*Task objective*
Working from the records below, repeat exactly the lines starting at the line that contains "Treatment-Room-Spa-Nautica" and ending at the line that contains "Dufour 335 GL (Lara", inclusive.

(Stored data entries)
_ _ _ _
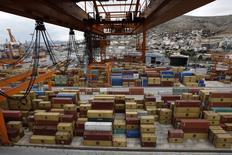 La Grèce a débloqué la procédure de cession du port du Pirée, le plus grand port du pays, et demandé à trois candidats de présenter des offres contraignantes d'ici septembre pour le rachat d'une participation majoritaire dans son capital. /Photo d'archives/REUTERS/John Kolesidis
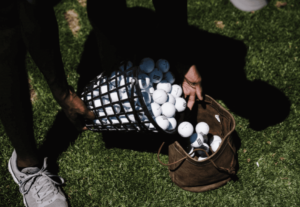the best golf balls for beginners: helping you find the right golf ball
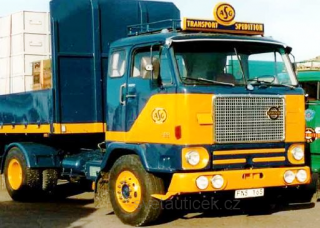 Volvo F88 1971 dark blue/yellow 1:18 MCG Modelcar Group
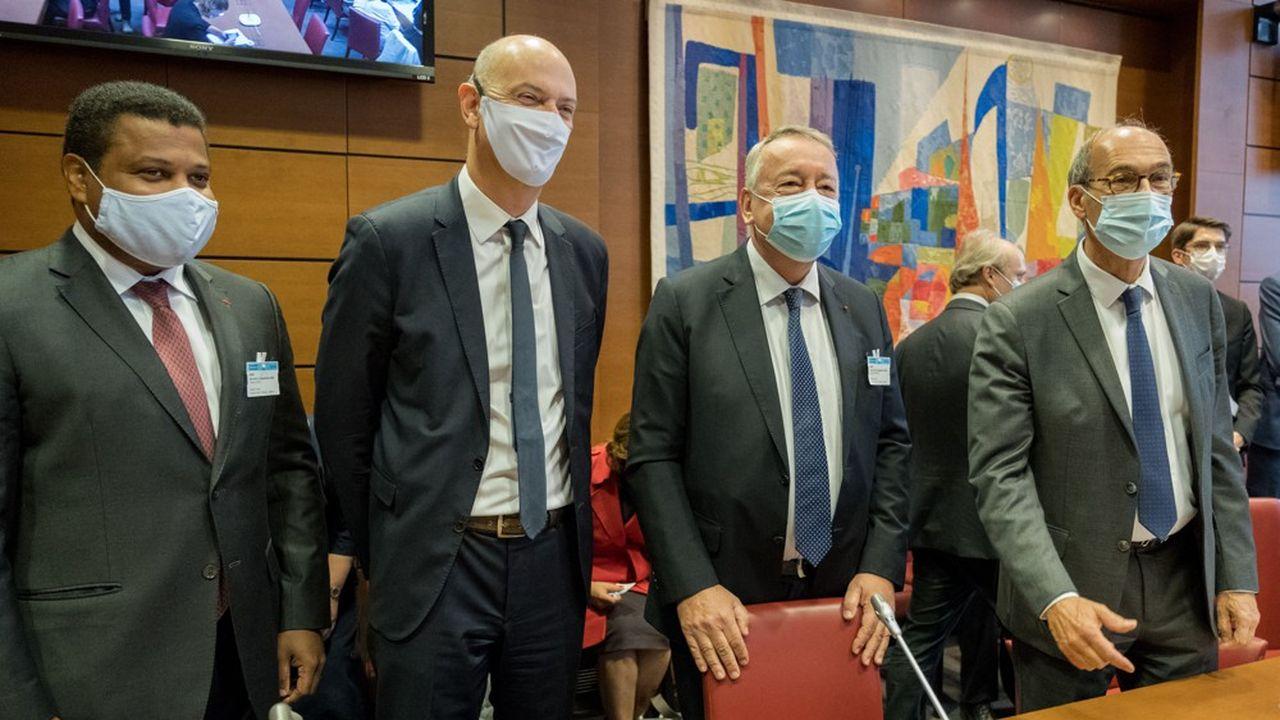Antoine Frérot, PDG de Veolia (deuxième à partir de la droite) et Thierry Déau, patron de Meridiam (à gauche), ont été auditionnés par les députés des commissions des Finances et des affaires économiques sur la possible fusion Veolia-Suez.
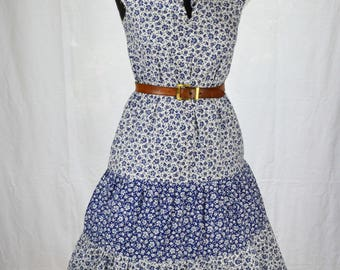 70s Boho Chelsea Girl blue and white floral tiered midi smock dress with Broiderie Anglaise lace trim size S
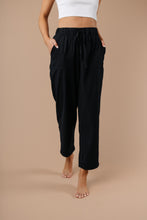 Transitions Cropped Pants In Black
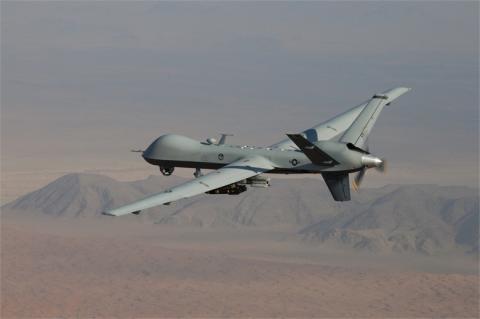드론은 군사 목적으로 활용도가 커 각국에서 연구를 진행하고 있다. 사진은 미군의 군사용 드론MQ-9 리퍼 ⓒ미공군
_ _ _ _
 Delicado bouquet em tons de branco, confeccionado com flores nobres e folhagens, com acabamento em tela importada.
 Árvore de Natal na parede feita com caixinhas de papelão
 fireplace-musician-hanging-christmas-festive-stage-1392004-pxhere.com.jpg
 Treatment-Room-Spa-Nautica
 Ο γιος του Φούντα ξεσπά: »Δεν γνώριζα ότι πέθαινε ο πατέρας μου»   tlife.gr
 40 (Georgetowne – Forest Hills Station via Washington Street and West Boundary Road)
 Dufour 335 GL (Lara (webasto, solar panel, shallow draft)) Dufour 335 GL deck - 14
_ _ _ _
*Result of this exercise*
 Treatment-Room-Spa-Nautica
 Ο γιος του Φούντα ξεσπά: »Δεν γνώριζα ότι πέθαινε ο πατέρας μου»   tlife.gr
 40 (Georgetowne – Forest Hills Station via Washington Street and West Boundary Road)
 Dufour 335 GL (Lara (webasto, solar panel, shallow draft)) Dufour 335 GL deck - 14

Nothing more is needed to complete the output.